The joint analysis module 306 and its components may be implemented via hardware, via software stored on non-transitory media, via firmware and/or by combinations thereof. The types and numbers of components shown in Figure 5 are merely shown by way of example. Alternative implementations may include more, fewer and/or different components.

[00132] In this example, each of the uplink analysis modules 301-305 shown in Figure 3C has output a corresponding one of the uplink analysis results available for joint analysis 401-405, all of which are shown in Figure 5 as being received by the joint analysis module 306. In this implementation, the speech recognition results 401F-405F, one of which is from each of the uplink analysis results available for joint analysis 401-405, are provided to the keyword spotting and indexing module 505 and to the topic analysis module 525. In this example, the speech recognition results 401F-405F correspond to all conference participants of a particular teleconference. The speech recognition results 401F-405F may, for example, be text files.

[00133] In this example, the keyword spotting and indexing module 505 is capable of analyzing the speech recognition results 401F-405F, of identifying frequently- occurring words that were spoken by all conference participants during the teleconference and of indexing occurrences of the frequently-occurring words. In some implementations, the keyword spotting and indexing module 505 may determine and record the number of instances of each keyword. In this example, the keyword spotting and indexing module 505 outputs the search index 310.

[00134] In the example shown in Figure 5, the conversational dynamics analysis module 510 receives the speaker diaries 401E-405E, one of which is from each of the uplink analysis results available for joint analysis 401-405. The conversational dynamics analysis module 510 may be capable of determining conversational dynamics data, such as data indicating the frequency and duration of conference participant speech, data indicating instances of conference participant "doubletalk" during which at least two conference participants are speaking simultaneously, data indicating instances of conference participant conversations and/or data indicating instances of one conference participant interrupting one or more other conference participants, etc.

[00135] In this example, the conversational dynamics analysis module 510 outputs conversational dynamics data files 515a-515d, each of which corresponds to a different timescale. For example, the conversational dynamics data file 515a may correspond to a timescale wherein segments of the conference (presentation, discussion, etc.) are approximately 1 minute long, the conversational dynamics data file 515b may correspond to a timescale wherein segments of the conference are approximately 3 minutes long, the conversational dynamics data file 515c may correspond to a timescale wherein segments of the conference are approximately 5 minutes long, and the conversational dynamics data file 515d may correspond to a timescale wherein segments of the conference are approximately 7 minutes long or longer.

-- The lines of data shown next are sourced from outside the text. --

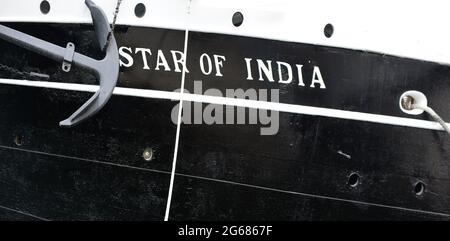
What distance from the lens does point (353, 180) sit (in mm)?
4840

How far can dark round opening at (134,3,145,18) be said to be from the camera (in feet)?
15.3

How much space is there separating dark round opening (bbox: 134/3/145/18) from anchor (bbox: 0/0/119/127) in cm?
23

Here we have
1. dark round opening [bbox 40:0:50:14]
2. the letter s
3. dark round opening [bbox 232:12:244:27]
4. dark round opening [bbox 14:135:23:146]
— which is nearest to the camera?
dark round opening [bbox 232:12:244:27]

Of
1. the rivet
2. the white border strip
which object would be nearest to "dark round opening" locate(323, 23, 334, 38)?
the white border strip

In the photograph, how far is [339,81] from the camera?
4.70 metres

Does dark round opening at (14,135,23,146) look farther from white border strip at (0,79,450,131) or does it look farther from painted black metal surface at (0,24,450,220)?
white border strip at (0,79,450,131)

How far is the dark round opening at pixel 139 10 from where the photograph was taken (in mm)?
4664

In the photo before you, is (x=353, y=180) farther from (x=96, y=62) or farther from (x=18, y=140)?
(x=18, y=140)

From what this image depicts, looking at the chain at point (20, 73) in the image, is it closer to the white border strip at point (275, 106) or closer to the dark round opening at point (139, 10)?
the white border strip at point (275, 106)

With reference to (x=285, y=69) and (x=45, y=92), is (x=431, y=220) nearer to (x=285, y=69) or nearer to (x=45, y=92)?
(x=285, y=69)

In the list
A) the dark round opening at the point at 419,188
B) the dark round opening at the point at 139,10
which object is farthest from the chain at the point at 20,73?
the dark round opening at the point at 419,188

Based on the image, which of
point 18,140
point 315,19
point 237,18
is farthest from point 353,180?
point 18,140
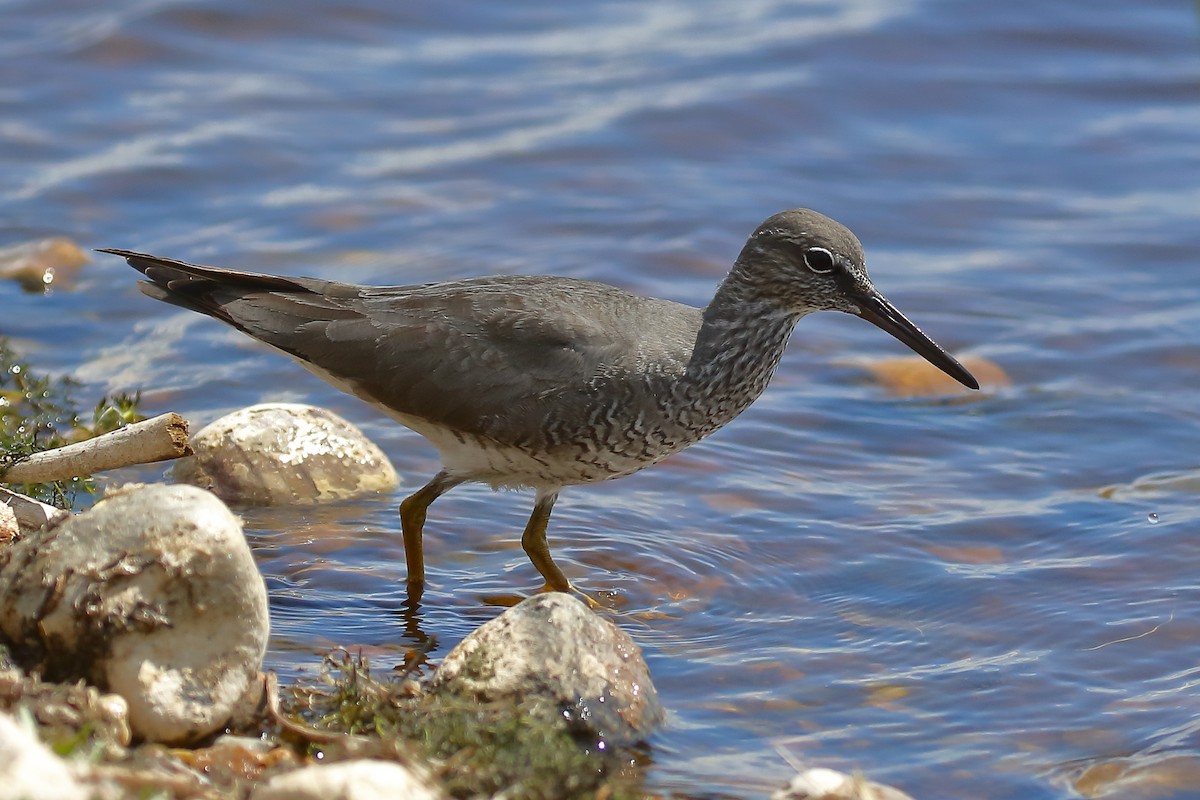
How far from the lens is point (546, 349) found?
6316mm

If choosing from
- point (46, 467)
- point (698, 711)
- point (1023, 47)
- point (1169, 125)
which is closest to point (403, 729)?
point (698, 711)

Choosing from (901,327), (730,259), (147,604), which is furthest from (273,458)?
(730,259)

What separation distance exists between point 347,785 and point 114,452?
204 centimetres

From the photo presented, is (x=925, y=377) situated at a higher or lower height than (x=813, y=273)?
lower

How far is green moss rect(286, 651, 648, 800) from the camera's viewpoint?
14.4 feet

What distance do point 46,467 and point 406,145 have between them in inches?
274

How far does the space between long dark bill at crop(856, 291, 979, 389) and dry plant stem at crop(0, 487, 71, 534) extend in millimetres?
3312

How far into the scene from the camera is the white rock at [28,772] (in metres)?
3.20

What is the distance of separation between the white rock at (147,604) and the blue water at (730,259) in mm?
1201

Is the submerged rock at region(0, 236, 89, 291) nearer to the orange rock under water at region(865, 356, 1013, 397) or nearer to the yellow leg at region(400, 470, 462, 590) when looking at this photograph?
the yellow leg at region(400, 470, 462, 590)

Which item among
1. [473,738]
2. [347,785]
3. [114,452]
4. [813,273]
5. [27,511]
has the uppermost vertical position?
[813,273]

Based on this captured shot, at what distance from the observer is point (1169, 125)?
12234 millimetres

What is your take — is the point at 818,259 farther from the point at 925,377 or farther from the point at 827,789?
the point at 925,377

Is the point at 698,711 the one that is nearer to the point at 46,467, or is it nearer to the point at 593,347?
the point at 593,347
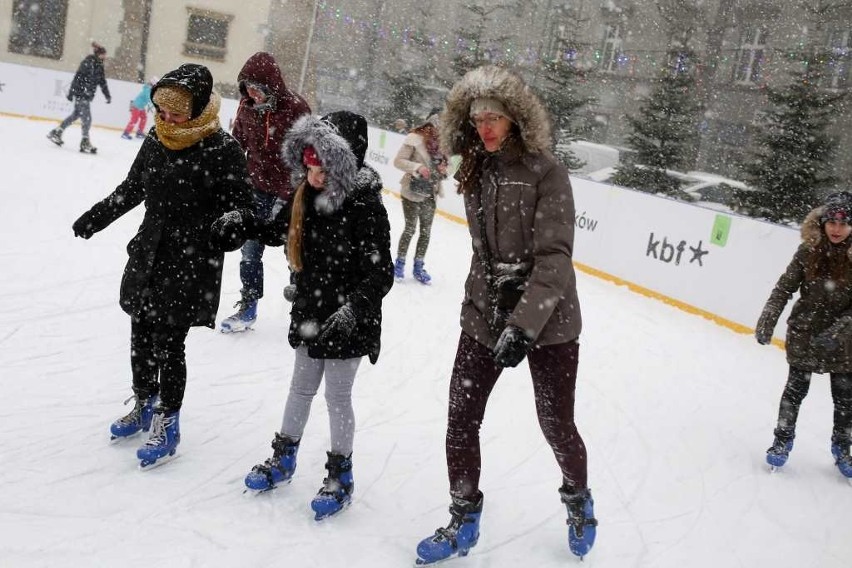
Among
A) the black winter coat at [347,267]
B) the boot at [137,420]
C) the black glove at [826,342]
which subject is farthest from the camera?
the black glove at [826,342]

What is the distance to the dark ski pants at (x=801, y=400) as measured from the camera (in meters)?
4.22

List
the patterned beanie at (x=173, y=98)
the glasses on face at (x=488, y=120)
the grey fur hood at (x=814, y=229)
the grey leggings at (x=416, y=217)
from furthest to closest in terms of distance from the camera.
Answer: the grey leggings at (x=416, y=217) < the grey fur hood at (x=814, y=229) < the patterned beanie at (x=173, y=98) < the glasses on face at (x=488, y=120)

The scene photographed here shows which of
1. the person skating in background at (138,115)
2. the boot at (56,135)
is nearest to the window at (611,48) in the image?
the person skating in background at (138,115)

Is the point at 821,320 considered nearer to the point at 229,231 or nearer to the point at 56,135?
the point at 229,231

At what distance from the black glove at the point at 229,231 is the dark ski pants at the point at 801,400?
3173mm

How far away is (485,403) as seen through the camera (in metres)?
2.77

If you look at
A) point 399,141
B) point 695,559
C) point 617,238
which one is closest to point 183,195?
point 695,559

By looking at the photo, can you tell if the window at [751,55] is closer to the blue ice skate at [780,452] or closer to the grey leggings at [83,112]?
the grey leggings at [83,112]

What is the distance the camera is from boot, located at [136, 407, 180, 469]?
3184 millimetres

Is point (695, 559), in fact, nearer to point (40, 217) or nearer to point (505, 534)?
point (505, 534)

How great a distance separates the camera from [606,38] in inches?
901

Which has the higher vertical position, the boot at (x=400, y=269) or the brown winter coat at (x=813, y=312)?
the brown winter coat at (x=813, y=312)

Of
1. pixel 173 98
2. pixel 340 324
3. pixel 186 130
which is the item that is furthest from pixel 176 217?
pixel 340 324

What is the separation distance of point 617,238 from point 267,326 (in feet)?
17.3
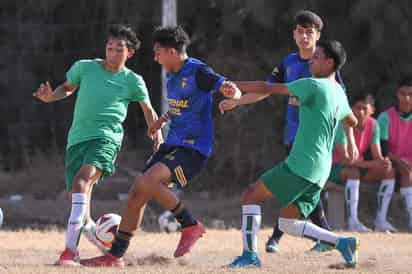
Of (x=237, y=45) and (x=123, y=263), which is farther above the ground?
(x=237, y=45)

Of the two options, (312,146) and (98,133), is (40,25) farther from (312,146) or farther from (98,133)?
(312,146)

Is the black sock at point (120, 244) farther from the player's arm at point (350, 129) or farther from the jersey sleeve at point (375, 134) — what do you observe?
the jersey sleeve at point (375, 134)

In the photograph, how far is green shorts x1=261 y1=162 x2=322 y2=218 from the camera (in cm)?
754

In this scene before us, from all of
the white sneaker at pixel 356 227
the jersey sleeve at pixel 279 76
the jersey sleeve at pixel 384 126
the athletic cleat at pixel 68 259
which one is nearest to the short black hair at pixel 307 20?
the jersey sleeve at pixel 279 76

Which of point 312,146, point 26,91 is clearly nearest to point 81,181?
point 312,146

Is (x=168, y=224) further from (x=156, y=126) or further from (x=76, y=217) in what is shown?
(x=76, y=217)

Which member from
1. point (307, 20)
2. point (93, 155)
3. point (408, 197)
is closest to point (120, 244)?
point (93, 155)

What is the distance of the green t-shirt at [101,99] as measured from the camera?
829 cm

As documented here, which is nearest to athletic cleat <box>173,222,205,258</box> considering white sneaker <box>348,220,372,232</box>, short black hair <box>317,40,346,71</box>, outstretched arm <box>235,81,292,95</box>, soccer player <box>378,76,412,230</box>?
outstretched arm <box>235,81,292,95</box>

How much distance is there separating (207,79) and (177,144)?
0.52 m

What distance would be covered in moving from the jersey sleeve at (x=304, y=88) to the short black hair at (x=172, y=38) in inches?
41.5

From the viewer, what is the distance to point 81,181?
7.96 m

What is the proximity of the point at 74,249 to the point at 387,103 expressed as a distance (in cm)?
647

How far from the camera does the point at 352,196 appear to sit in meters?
11.7
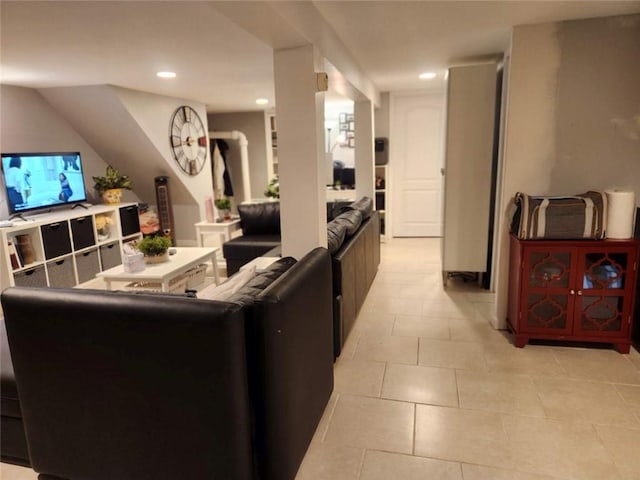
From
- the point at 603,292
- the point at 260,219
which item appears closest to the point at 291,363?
the point at 603,292

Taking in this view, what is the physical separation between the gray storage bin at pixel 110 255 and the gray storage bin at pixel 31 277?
81cm

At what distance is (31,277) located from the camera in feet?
13.2

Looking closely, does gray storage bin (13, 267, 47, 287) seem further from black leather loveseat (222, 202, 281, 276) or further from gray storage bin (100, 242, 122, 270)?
black leather loveseat (222, 202, 281, 276)

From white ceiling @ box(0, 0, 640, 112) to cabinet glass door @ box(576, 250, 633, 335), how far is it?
1.54 metres

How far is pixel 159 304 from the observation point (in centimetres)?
138

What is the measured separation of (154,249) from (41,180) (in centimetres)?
179

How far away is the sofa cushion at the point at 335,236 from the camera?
2.74m

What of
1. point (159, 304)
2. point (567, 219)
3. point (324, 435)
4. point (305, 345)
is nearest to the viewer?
point (159, 304)

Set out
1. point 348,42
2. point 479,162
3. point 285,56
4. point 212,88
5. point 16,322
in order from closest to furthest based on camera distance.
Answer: point 16,322
point 285,56
point 348,42
point 479,162
point 212,88

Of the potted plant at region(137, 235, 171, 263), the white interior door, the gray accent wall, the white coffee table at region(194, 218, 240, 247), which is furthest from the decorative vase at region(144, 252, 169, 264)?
the gray accent wall

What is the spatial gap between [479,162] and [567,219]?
49.2 inches

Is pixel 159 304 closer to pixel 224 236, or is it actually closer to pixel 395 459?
pixel 395 459

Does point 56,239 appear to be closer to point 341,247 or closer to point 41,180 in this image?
point 41,180

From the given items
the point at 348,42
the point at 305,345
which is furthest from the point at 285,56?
the point at 305,345
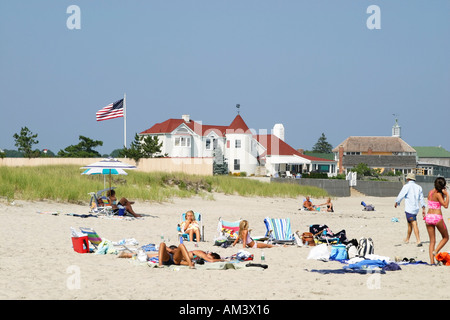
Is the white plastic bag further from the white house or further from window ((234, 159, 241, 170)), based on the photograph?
window ((234, 159, 241, 170))

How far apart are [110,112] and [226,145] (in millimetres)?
23736

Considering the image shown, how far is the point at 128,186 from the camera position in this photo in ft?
95.1

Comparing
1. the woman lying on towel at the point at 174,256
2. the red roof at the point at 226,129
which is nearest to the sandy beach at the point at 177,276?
the woman lying on towel at the point at 174,256

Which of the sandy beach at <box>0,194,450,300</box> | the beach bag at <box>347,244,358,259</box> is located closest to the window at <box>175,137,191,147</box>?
the sandy beach at <box>0,194,450,300</box>

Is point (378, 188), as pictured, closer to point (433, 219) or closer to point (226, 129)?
point (226, 129)

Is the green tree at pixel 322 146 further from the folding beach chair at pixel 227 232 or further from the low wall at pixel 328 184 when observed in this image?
the folding beach chair at pixel 227 232

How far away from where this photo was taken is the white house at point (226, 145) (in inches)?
2416

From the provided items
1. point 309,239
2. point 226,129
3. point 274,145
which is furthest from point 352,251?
point 274,145

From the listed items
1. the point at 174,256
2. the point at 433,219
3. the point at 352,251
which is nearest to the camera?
the point at 174,256

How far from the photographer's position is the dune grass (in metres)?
22.0

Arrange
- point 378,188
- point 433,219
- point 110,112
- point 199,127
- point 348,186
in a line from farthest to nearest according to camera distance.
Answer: point 199,127
point 378,188
point 348,186
point 110,112
point 433,219

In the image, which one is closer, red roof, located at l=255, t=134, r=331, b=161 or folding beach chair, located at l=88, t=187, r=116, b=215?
folding beach chair, located at l=88, t=187, r=116, b=215

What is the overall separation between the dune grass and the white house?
58.6 feet

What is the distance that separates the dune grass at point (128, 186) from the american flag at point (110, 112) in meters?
6.17
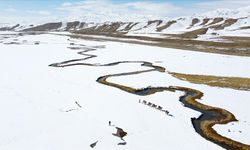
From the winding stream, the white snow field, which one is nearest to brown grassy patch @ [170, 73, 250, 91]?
the white snow field

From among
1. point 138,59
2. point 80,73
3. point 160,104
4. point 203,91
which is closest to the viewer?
point 160,104

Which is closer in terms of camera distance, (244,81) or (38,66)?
(244,81)

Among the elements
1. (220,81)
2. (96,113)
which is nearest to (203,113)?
(96,113)

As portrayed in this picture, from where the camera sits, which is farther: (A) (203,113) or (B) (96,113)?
(A) (203,113)

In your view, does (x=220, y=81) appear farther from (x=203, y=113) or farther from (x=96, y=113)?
(x=96, y=113)

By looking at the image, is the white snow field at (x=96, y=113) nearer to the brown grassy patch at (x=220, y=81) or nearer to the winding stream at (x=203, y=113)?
the winding stream at (x=203, y=113)

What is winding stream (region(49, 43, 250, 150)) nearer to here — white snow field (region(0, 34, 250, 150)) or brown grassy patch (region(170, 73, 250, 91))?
white snow field (region(0, 34, 250, 150))

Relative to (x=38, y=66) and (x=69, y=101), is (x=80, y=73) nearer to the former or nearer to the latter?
(x=38, y=66)

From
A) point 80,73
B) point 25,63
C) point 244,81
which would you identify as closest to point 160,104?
point 244,81

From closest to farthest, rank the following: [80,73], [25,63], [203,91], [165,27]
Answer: [203,91] < [80,73] < [25,63] < [165,27]
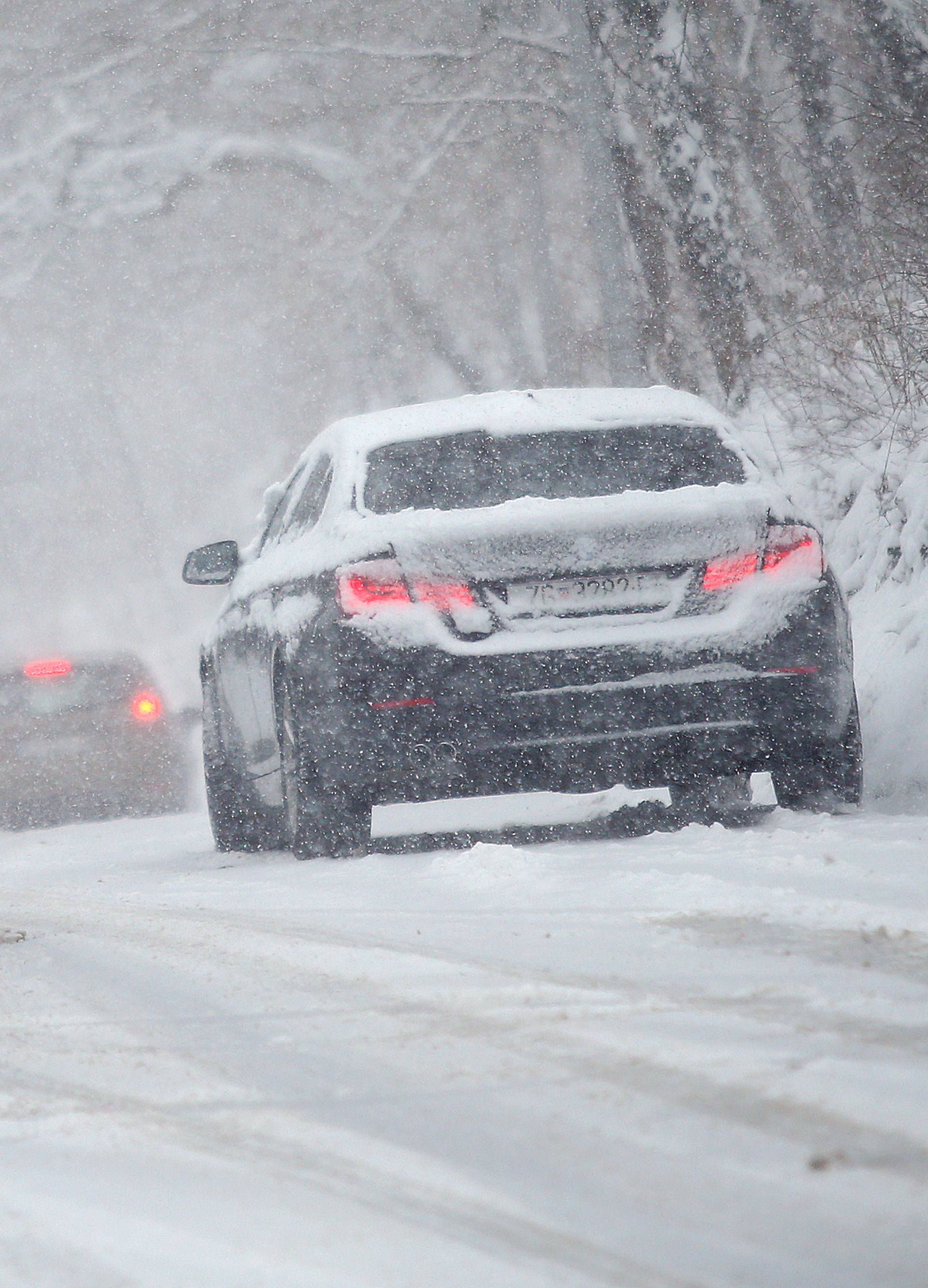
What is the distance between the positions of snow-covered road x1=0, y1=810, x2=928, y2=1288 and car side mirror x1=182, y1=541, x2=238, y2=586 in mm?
3466

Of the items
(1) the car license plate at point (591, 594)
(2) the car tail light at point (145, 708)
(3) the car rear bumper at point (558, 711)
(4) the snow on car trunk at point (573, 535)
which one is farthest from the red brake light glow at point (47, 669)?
(1) the car license plate at point (591, 594)

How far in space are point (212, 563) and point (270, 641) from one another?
5.52 feet

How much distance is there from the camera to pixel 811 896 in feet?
13.8

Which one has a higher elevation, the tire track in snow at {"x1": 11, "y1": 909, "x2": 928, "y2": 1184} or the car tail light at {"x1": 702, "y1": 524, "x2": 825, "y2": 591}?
the car tail light at {"x1": 702, "y1": 524, "x2": 825, "y2": 591}

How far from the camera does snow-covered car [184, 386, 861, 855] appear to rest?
19.1 ft

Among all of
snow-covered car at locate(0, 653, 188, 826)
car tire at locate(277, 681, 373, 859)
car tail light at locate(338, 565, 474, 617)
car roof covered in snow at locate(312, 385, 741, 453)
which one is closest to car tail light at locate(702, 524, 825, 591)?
car roof covered in snow at locate(312, 385, 741, 453)

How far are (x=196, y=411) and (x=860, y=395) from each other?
Answer: 33994 millimetres

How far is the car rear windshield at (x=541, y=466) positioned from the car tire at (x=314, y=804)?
85cm

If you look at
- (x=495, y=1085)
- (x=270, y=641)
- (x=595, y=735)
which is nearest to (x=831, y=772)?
(x=595, y=735)

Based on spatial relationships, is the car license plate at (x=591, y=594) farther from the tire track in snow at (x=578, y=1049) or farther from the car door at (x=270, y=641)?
the tire track in snow at (x=578, y=1049)

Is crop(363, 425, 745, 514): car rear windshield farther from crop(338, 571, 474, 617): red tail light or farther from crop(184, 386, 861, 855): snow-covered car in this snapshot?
crop(338, 571, 474, 617): red tail light

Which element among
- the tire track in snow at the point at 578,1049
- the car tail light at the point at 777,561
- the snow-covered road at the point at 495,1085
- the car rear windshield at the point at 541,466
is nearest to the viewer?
the snow-covered road at the point at 495,1085

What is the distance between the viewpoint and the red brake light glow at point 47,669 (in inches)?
469

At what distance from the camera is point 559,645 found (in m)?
5.84
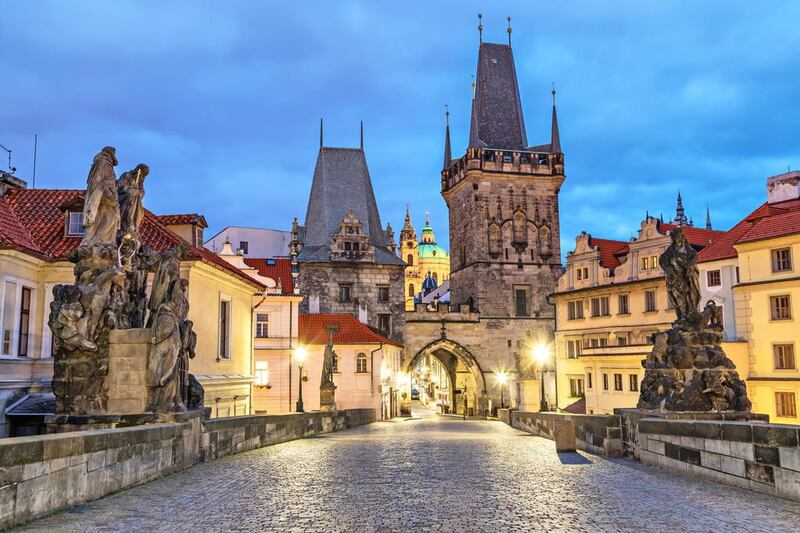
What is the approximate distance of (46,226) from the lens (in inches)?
834

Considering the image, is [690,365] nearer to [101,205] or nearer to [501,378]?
[101,205]

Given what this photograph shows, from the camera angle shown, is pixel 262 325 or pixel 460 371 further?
pixel 460 371

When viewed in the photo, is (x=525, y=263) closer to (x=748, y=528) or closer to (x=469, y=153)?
(x=469, y=153)

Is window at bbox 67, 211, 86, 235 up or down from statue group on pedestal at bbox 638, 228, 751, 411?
up

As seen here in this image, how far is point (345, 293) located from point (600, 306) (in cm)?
1932

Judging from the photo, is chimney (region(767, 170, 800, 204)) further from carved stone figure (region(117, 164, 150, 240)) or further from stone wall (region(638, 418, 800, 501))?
carved stone figure (region(117, 164, 150, 240))

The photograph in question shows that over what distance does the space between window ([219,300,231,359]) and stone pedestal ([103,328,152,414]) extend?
14964 millimetres

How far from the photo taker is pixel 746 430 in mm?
8656

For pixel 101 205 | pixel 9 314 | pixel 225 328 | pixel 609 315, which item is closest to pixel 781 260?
pixel 609 315

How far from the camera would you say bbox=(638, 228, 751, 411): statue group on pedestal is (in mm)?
12094

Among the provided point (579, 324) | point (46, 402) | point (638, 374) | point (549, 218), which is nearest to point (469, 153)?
point (549, 218)

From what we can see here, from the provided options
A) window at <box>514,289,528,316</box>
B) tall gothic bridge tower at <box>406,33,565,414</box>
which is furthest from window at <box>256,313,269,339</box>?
window at <box>514,289,528,316</box>

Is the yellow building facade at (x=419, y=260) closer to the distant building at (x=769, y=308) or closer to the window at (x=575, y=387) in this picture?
the window at (x=575, y=387)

In other implementations, the conversational dynamics analysis module 510 may output more or fewer of the conversational dynamics data files 515. In this example, the conversational dynamics data files 515a-515d are output only to the topic analysis module 525, but in other implementations the conversational dynamics data files 515a-515d may be output to one or more other modules and/or output from the entire analysis engine 307. Accordingly, in some implementations the conversational dynamics data files 515a-515d may be made available to the playback system 609.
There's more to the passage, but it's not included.